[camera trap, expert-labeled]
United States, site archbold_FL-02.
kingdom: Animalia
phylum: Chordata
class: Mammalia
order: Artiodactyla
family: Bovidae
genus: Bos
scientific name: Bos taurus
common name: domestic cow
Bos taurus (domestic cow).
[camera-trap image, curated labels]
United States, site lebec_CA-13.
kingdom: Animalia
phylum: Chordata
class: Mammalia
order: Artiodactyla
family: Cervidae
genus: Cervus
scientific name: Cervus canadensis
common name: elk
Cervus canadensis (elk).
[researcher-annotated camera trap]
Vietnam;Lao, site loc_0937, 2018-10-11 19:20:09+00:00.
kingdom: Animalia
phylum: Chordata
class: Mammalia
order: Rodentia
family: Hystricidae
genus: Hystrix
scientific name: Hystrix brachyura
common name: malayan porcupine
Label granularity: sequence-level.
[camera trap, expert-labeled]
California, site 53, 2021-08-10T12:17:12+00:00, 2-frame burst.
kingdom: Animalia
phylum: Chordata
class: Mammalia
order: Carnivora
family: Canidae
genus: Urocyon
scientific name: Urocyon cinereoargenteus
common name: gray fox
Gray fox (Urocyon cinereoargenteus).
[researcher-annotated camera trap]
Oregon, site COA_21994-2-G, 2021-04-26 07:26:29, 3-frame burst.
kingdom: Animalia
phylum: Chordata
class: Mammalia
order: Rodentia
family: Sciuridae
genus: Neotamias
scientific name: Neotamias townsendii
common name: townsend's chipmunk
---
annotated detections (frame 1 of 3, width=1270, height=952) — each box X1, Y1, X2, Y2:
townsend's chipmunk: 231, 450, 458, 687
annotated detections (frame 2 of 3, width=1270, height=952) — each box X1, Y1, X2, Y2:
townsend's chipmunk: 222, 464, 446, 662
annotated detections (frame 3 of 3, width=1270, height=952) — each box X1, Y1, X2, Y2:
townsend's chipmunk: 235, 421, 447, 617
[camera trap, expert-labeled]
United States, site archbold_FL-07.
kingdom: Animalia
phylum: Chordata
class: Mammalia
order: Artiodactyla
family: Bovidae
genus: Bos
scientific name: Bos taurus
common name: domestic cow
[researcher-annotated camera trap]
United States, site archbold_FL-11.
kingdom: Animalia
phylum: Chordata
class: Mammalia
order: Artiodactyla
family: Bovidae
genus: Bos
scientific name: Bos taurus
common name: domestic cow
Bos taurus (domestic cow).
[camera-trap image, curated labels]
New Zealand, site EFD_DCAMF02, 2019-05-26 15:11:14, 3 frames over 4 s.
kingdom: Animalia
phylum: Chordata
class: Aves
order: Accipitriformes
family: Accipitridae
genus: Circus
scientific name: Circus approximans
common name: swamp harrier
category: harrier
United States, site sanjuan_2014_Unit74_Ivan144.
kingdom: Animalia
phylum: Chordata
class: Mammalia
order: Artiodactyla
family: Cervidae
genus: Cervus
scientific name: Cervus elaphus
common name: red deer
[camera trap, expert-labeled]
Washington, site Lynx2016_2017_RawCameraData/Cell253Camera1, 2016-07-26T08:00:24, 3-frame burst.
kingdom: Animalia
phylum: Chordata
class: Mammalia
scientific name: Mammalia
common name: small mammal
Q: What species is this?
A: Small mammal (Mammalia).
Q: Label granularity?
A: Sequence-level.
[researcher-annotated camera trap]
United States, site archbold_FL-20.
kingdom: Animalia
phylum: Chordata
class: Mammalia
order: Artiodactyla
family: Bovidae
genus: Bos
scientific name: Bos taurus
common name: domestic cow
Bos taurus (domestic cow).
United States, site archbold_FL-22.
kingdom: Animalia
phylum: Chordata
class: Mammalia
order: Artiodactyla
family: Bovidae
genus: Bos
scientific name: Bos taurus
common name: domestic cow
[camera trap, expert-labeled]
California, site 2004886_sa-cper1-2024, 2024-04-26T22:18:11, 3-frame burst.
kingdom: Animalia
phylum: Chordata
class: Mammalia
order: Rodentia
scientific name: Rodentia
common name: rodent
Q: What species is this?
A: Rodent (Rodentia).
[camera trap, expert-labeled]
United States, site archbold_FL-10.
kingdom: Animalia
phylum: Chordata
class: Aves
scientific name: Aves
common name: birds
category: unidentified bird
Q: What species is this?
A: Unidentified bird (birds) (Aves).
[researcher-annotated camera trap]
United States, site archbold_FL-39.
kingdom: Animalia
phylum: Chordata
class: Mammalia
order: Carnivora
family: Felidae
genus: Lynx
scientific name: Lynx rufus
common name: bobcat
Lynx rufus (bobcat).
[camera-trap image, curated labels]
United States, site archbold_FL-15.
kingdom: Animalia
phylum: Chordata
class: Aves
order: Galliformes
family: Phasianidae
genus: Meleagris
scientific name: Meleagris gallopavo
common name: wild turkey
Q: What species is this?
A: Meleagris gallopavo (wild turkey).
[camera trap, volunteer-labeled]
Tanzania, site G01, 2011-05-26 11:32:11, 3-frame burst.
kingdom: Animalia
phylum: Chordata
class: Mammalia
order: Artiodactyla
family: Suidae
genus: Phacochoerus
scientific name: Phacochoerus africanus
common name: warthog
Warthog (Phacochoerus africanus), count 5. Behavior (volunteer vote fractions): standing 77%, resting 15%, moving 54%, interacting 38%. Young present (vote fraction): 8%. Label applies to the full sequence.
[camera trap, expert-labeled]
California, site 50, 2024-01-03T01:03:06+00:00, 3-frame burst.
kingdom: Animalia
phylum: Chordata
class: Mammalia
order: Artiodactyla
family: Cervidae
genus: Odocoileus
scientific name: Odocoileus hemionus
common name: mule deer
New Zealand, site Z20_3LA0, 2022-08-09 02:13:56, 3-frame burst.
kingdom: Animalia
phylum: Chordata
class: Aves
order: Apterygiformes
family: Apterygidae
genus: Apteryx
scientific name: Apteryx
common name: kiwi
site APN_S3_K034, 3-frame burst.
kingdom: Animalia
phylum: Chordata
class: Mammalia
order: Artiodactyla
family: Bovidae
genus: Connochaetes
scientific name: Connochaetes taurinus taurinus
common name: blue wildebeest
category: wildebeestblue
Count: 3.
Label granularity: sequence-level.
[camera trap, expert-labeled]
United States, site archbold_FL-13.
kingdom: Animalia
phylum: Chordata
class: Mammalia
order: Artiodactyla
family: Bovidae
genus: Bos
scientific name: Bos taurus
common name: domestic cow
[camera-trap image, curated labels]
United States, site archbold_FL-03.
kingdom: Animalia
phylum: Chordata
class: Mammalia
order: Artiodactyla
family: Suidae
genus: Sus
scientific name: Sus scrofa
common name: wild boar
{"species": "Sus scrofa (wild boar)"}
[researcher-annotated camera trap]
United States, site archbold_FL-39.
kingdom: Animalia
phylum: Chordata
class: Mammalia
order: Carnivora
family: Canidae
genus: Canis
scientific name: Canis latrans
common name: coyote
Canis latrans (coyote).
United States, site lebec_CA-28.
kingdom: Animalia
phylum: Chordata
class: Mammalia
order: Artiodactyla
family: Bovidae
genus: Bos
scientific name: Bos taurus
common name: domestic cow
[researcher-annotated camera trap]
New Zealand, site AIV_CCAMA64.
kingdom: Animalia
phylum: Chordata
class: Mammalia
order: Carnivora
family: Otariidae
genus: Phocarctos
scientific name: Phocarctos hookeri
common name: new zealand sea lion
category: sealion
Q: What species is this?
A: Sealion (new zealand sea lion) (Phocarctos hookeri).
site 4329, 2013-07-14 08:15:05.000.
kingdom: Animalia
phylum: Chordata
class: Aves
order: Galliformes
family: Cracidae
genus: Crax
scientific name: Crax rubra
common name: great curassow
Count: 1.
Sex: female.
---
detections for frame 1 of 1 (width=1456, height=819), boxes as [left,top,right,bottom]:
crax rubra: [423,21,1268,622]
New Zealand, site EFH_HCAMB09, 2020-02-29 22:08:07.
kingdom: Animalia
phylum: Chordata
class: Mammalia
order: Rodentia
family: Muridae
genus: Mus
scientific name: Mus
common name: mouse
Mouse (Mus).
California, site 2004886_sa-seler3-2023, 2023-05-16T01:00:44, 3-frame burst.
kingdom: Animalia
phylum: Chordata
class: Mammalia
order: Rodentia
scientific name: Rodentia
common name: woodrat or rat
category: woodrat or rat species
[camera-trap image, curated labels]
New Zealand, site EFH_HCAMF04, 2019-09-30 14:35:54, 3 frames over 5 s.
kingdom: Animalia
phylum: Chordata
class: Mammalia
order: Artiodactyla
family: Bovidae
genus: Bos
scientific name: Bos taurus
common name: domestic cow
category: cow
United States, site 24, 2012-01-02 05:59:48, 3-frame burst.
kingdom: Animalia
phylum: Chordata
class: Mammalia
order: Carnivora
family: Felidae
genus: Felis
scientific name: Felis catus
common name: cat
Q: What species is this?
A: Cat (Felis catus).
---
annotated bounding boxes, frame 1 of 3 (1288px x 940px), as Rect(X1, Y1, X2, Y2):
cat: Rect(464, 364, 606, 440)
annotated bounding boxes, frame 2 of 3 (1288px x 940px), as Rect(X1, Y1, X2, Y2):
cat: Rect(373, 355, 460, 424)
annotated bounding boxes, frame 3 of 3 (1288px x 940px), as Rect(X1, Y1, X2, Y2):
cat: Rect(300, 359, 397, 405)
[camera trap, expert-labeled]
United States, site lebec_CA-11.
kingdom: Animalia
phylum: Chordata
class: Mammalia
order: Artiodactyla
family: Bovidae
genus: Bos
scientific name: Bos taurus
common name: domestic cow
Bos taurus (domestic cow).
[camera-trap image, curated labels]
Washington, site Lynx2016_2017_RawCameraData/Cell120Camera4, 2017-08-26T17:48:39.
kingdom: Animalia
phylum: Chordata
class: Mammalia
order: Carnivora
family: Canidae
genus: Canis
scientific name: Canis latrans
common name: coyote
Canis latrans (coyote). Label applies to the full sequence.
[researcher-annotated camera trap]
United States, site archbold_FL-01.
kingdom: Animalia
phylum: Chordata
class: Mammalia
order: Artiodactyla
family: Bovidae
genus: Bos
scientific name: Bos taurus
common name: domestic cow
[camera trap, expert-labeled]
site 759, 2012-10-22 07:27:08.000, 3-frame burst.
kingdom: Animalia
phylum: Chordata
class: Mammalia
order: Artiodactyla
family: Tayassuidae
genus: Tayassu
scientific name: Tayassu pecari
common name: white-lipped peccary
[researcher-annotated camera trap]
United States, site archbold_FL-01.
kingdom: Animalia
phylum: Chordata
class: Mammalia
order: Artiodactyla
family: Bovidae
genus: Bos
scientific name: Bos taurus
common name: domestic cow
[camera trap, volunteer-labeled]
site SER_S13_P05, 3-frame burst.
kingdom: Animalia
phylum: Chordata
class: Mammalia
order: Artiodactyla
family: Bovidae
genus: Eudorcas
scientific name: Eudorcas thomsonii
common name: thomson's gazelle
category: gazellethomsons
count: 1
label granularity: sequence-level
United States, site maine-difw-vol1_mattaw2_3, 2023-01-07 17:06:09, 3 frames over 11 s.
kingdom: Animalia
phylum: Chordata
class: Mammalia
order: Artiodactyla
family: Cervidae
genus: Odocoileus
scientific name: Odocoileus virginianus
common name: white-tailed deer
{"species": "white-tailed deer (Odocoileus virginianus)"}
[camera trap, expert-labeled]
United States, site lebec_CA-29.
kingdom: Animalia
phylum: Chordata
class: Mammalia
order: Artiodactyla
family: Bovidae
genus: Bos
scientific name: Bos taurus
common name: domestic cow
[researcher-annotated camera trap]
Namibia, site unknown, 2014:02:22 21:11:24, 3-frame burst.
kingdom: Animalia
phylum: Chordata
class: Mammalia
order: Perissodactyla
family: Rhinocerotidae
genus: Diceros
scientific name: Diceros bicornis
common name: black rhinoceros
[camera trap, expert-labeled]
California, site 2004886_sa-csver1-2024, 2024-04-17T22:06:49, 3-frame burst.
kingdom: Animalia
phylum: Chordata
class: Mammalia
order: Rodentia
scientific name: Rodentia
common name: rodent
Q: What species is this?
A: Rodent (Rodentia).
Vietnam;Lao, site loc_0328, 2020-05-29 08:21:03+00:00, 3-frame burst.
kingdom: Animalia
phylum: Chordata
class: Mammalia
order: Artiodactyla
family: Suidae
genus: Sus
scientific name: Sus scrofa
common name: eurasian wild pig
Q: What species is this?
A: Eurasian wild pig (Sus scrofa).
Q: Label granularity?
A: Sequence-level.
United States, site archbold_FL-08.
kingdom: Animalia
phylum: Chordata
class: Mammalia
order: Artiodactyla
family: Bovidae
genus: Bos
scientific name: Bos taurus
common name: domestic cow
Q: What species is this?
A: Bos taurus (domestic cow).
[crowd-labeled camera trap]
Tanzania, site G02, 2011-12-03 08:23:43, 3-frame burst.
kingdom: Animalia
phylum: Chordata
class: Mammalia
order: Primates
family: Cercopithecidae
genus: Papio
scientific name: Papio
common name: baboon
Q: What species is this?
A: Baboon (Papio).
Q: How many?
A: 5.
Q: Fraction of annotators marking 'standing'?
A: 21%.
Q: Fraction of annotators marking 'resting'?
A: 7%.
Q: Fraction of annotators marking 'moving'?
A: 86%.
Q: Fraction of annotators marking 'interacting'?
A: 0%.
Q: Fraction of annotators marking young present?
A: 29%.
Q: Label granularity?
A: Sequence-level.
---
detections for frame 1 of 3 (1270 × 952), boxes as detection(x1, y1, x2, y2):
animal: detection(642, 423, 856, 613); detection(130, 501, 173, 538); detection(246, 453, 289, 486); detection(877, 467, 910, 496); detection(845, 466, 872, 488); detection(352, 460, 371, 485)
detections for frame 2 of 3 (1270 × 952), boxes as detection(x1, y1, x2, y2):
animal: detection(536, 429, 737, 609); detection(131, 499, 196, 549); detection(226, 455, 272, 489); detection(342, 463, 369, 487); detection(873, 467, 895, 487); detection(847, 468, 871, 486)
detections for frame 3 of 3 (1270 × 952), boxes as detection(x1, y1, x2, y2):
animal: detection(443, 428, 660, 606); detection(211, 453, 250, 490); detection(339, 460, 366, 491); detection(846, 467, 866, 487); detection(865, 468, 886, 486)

........

**PROBLEM TO SOLVE**
Up to and including the line that contains "scientific name: Cervus canadensis", restate word for word every line of the entries, starting from the first.

**SOLUTION FOR THIS EXERCISE**
[camera trap, expert-labeled]
United States, site archbold_FL-02.
kingdom: Animalia
phylum: Chordata
class: Mammalia
order: Artiodactyla
family: Bovidae
genus: Bos
scientific name: Bos taurus
common name: domestic cow
Bos taurus (domestic cow).
[camera-trap image, curated labels]
United States, site lebec_CA-13.
kingdom: Animalia
phylum: Chordata
class: Mammalia
order: Artiodactyla
family: Cervidae
genus: Cervus
scientific name: Cervus canadensis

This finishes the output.